AGAINST MILLENNARIANISM
- THE AGE OF AQUARIUS IS CANCELLED -
A paper by Frater Choronzon
first presented to UKAOS 91 at University of London Union on
Saturday 13th July 1991ev
"Belief in the End of the World is awoken by the approach
of the fated date... a fear without name grips humanity, the times foretold
by the Apostle have arrived. But the year passes, the world is not destroyed,
humanity draws breath, relieved, and starts to explore new paths."
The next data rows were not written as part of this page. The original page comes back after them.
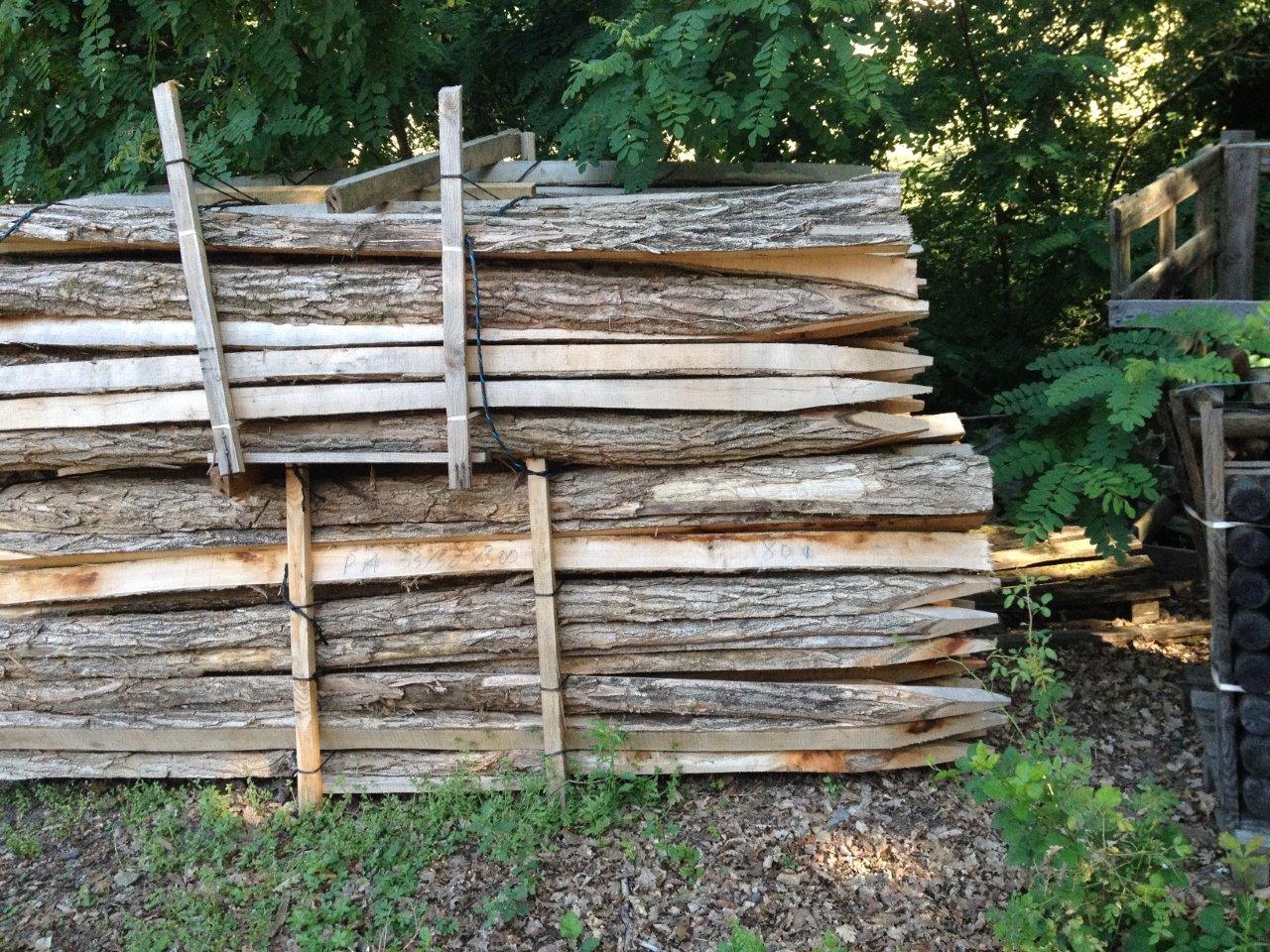 piquets bois les bois de la montagne noire. Black Bedroom Furniture Sets. Home Design Ideas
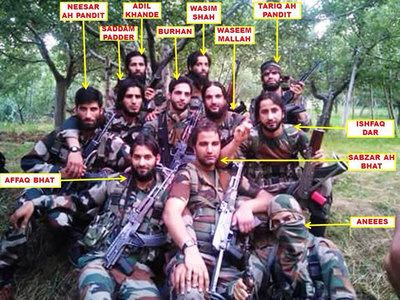 With Wasim Shah gone, only Saddam Padder is left now from this infamous picture. #Kashmir #terror #Pulwama ops @adgpi @JmuKmrPolice @spvaid<br>http://pic.twitter.com/hVJBt1bCqX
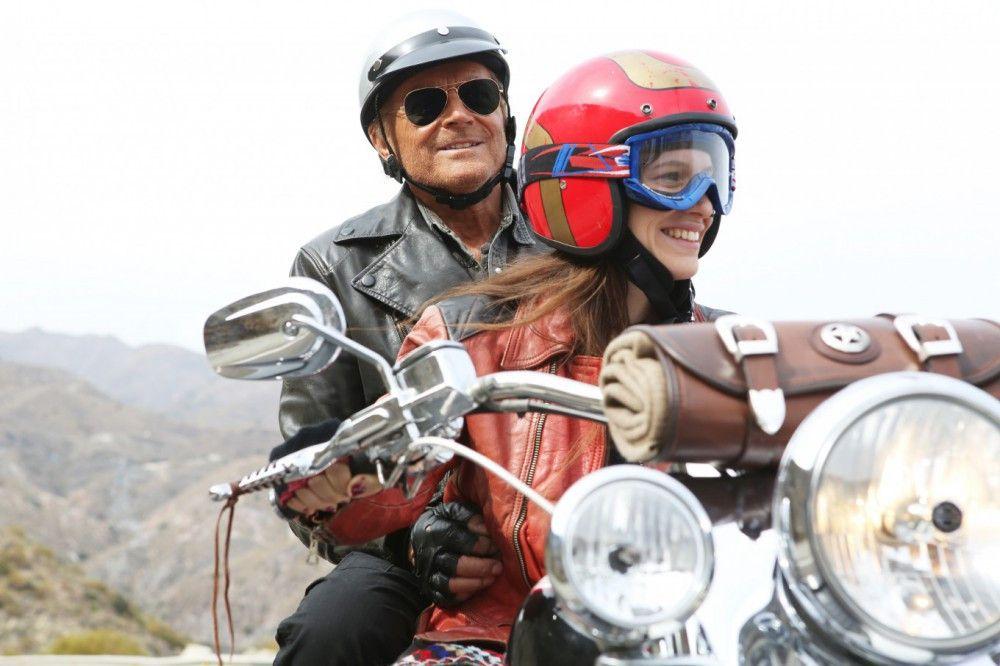 Bei seinem Roadtrip lernt Thomas (Terence Hill) Lucia (Veronica Bitto) kennen.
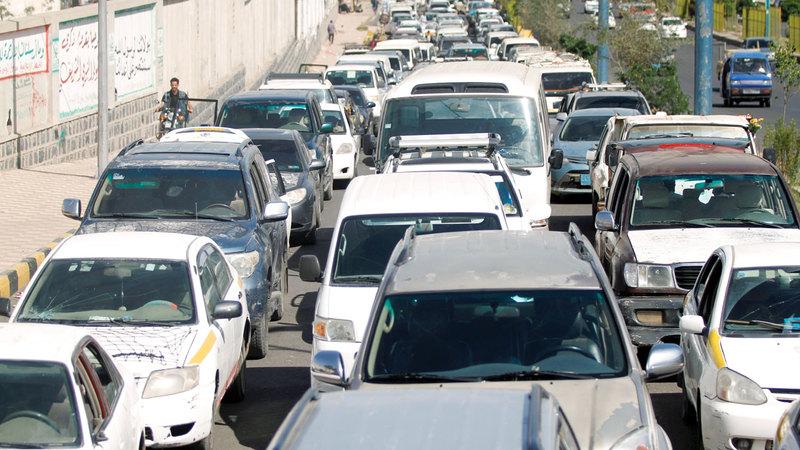 ازدحام كبير أمام محطات البنزين في صنعاء. رويترز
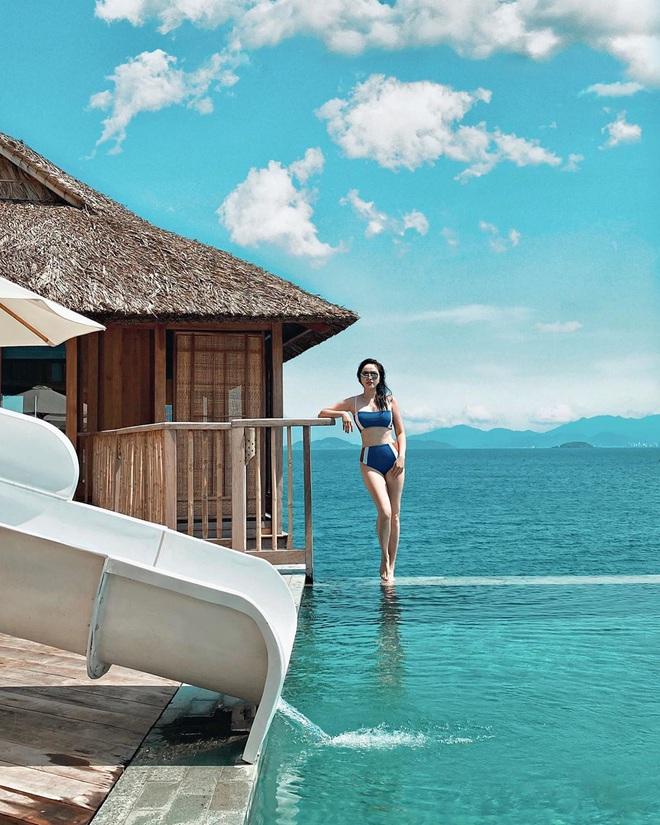 Một vùng biển Việt Nam đang được Bảo Thy, Hà Hồ, Tóc Tiên và loạt người nổi tiếng check-in: Đích thị là điểm đến hot nhất 2020 rồi! - Ảnh 1.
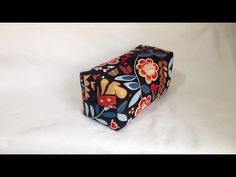 How to do a toilet-case for man Sewing Projects For Beginners, Floral Tie, Purses And Bags, Patches, Blue And White, Quilts, Knitting, Crochet, Beads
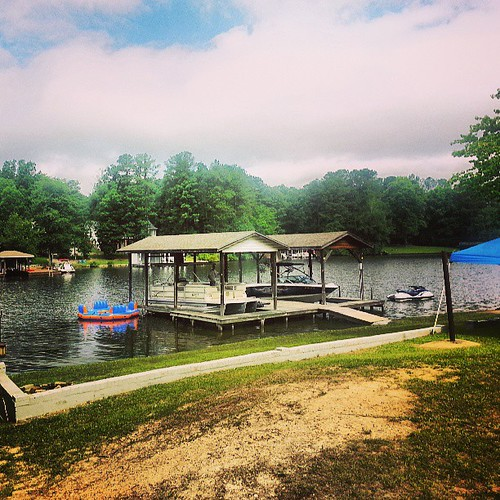uploaded:by=flickstagram instagram:venuename=lakegaston instagram:venue=853978247 instagram:photo=48515835612621964038433534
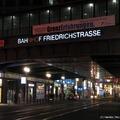 Berlin-Friedrichstrasse - határral és anélkül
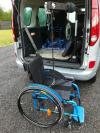 La grue de coffre Carolif 40 pour soulever un fauteuil roulant
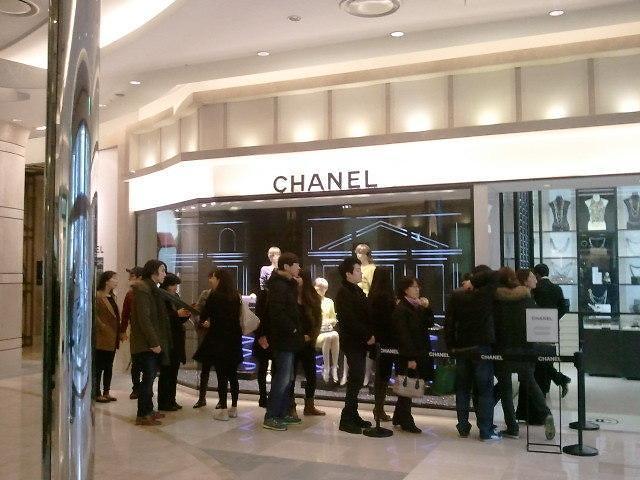 """""""有钱难买我乐意"""" 韩国年轻人成奢侈品消费主力军"""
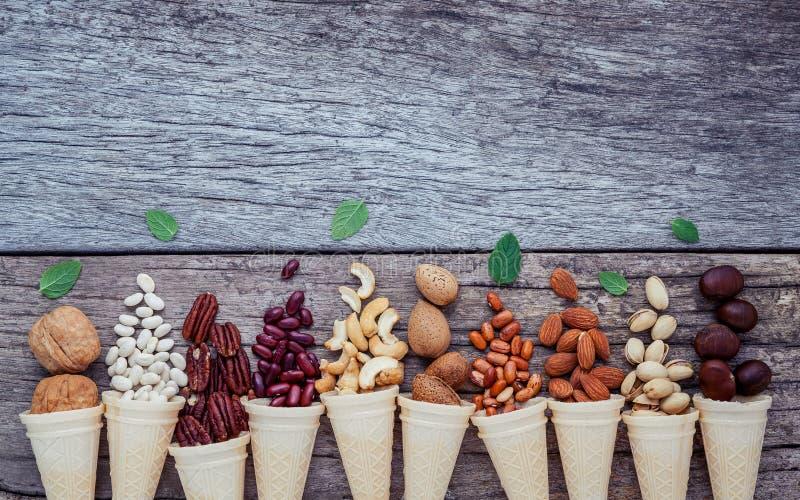 自创各种各样的胡说的冰淇凌的概念 在waffl的混杂的坚果 库存照片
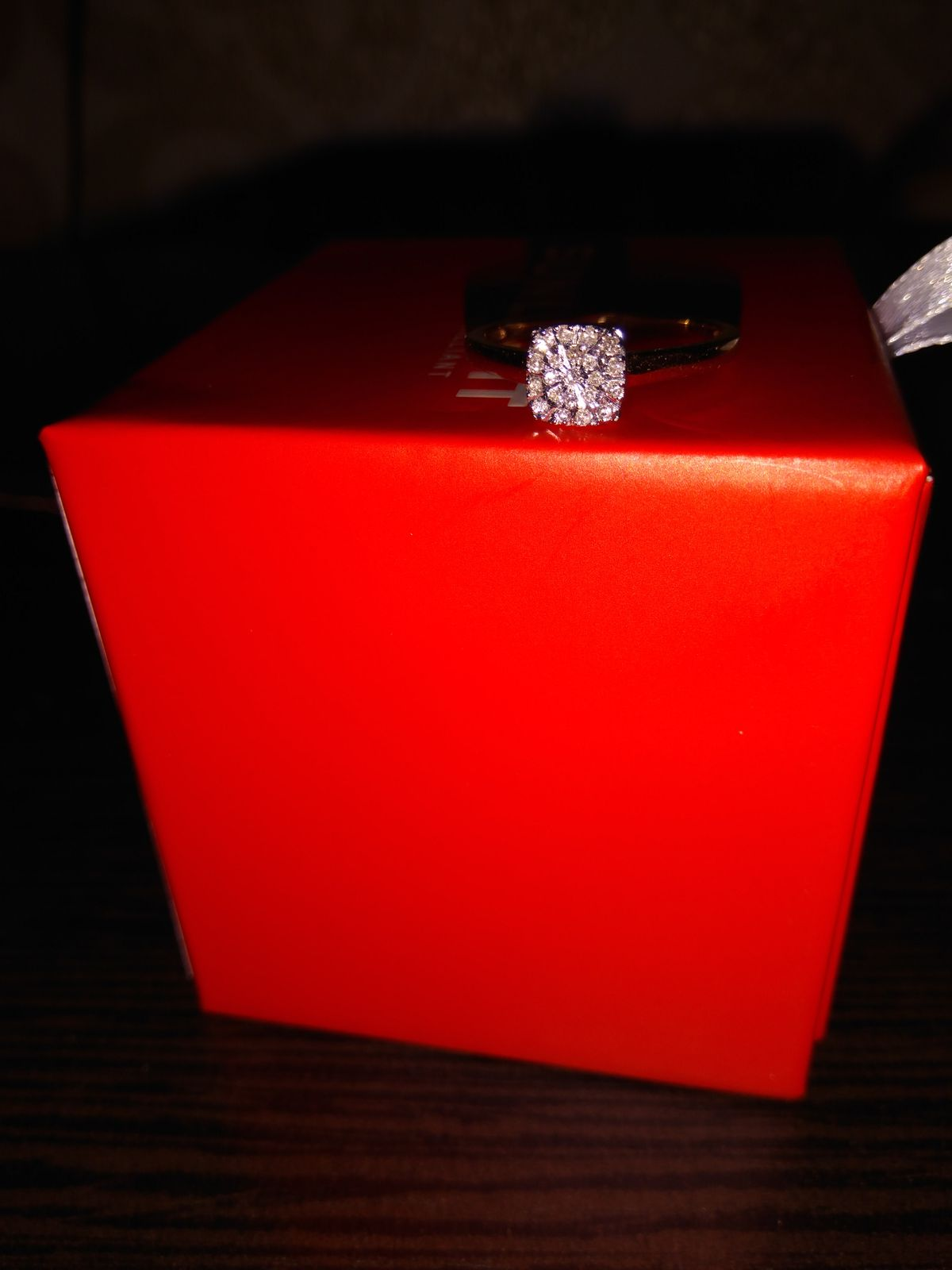 Кольцо с бриллиантом Sunlight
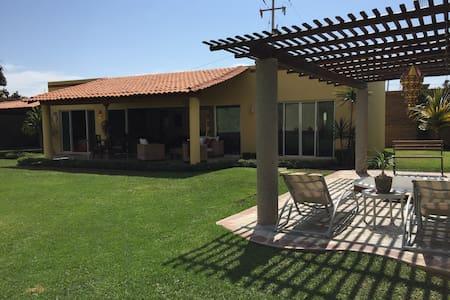 Hermosa Casa Las Ceibas en Ajijic - Ajijic - Hus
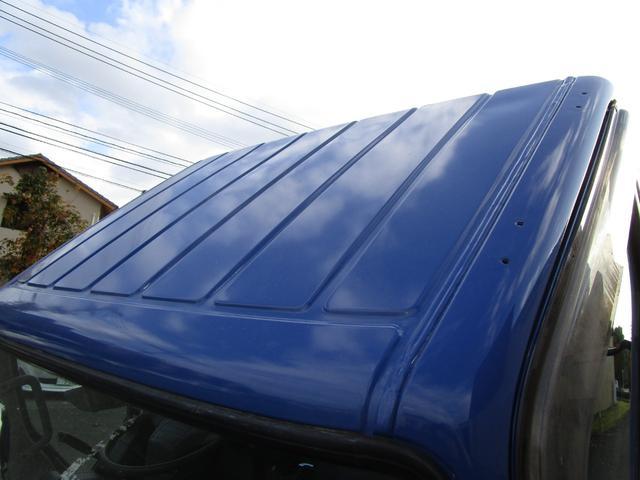 全低床ダンプ3トン4ナンバー ・内外装クリーニング仕上げ・3トン積4ナンバー・運転席エアバック・ABS・ブリッジフック・リアゲートチェーン・メッキパーツ・左側電動格納ミラー・イージーゴー・4900ccディーゼルターボ(7枚目)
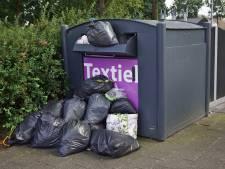 250 kilo tweedehandskleding verpest door overvolle containers: 'Jammer dat waardevolle goederen dan op straat liggen'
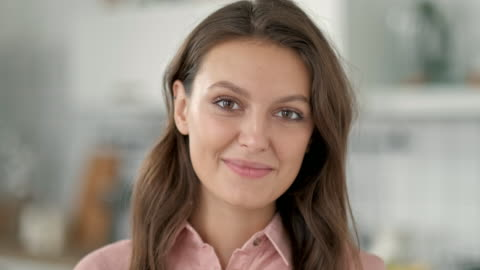 vídeos de stock e filmes b-roll de close up independent business woman portrait of attractive brunette executive smiling friendly looking at camera wearing suit. - primeiro plano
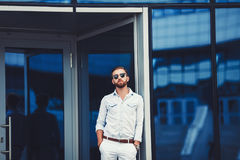 Стильный красивый человек в рубашке Стоковое Изображение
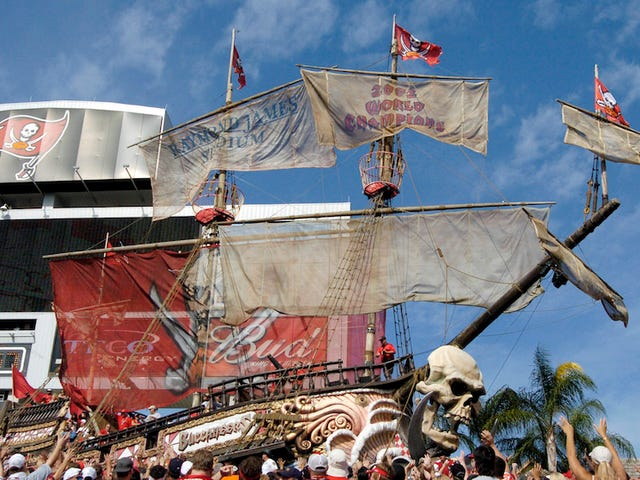The Buccaneers Tried Accounting Tricks To Claim Money From The BP Oil Spill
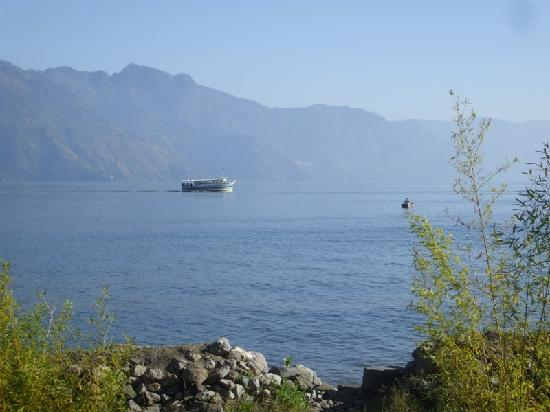 Casa Lobo Bungalows: The ferry to Santiago passing by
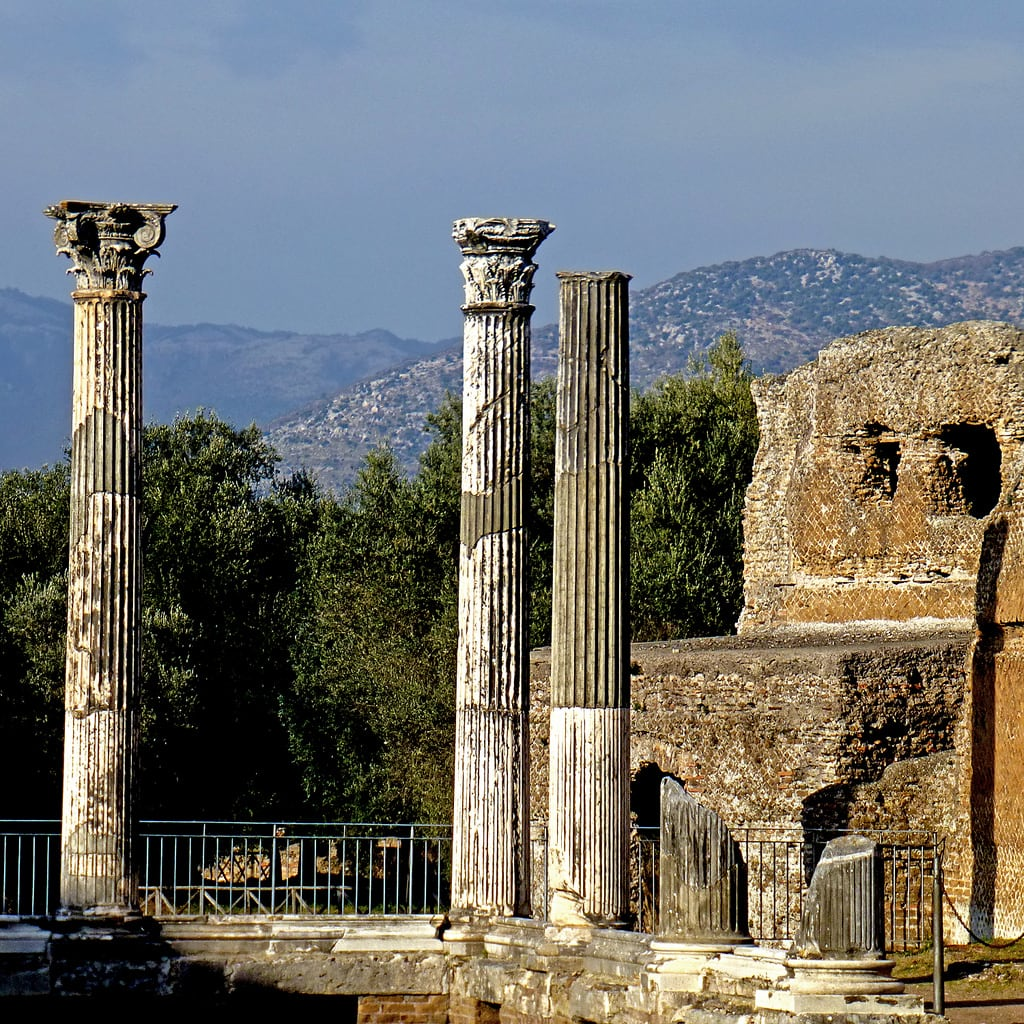 Hadrian's Villa の画像. tibur panasonicdmctz30 february 2017 rome roma tivoli lazio italia italy europeanunion villaadriana ancientrome 2ndcenturyad 2ndcentury hadriansvilla 100 200 300 400 5000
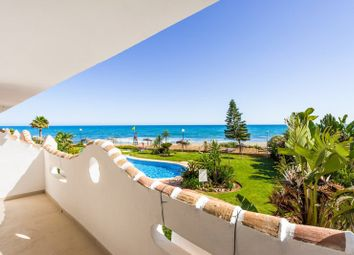 Thumbnail Apartment for sale in Royal Beach, Calahonda, Mijas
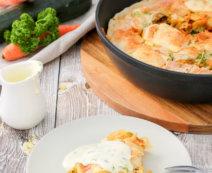Gemüsestrudel mit Käsesauce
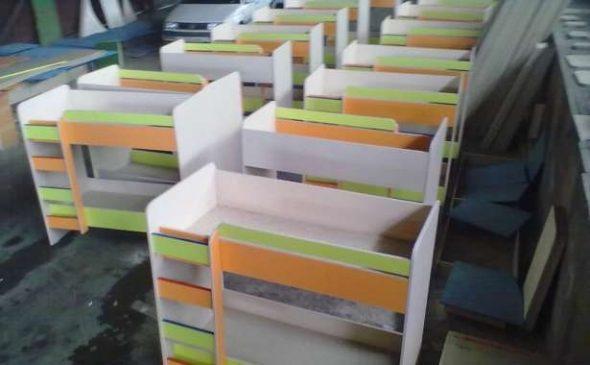 Lits escamotables et deux niveaux pour les jardins d'enfants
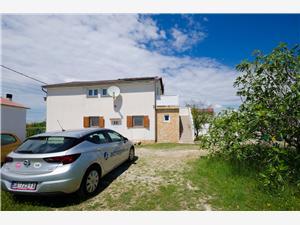 Appartementen Slobodanka Lopar - eiland Rab, Kwadratuur 40,00 m2, Lucht afstand naar het centrum 550 m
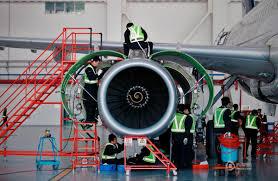 Hình thức tổ chức lựa chọn cơ sở bảo dưỡng sửa chữa tàu bay và động cơ tàu bay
So writes the French Art Historian, Henri Focillon, in his book "L'an
Mil" - 'The Year 1000'. We need, of course, be in no doubt about who
was responsible for this miraculous deliverance from the imminent manifestation
of 'eschatology'. The monk Raoul Glauber tells us: "for three years
around the year 1000 the Earth was covered with a white cloak of churches".
The lack of any significant change of circumstances in the year 1000 led
to some doubt about which date was the really important one. The populus
became wound up again to expect dire calamity and wrath of the Almighty
in 1033, the supposed millenial anniversary of a solar eclipse punctuated
by an execution in mysterious circumstances in Palestine. That year also
passed as normal. Nation rose up against nation; there were earthquakes
(somewhere or other); strange lights were seen in the sky (by anyone far
enough North or South); pestilence stalked the land. Just like any other
typical year on mediaeval Earth, apart from the throngs of thousands who
were moved to "converge from every corner of the world on the sepulchre
of Jesus in Jerusalem".
The upturn in devotion to Mother Church, though, was remarkable. Pieces
of the True Cross sold in such profusion that it became obvious to the
ecclesiastical authorities that a miracle was taking place before their
eyes, and that the substance of the venerated relic was renewing itself
while they slept. Could there be any surer confirmation that the Earth
was indeed being favoured with an extended lease of existence by Divine
providence?
Just to make certain that no-one forgot what lucky escapes they had had,
a fresh outburst of Millenarian fervour was stage-managed in 1186, then
another in 1229, and in 1260, in 1290, 1300, 1310, 1325, 1335, 1346, 1347,
1348, (the doom laden prognostications were particularly emotive during
the Black Death), then 1360, 1365, 1375, 1387, 1395, 1396, 1400, 1417,
1429, and pretty well continuously through 1492/93/94. By that time people
had finally woken up to the fact that the sale of indulgences to release
the souls of relatives from purgatory was fraudulent, and that the loot
collected was mostly going to keep the Borgias and other impoverished incumbents
of the papacy in wine, women, impressive altar plate, and all the other
accoutrements which might even have raised a glance of envy from Hasan
i-Sabah, the late patron of the Assassins' Garden of Earthly Delights.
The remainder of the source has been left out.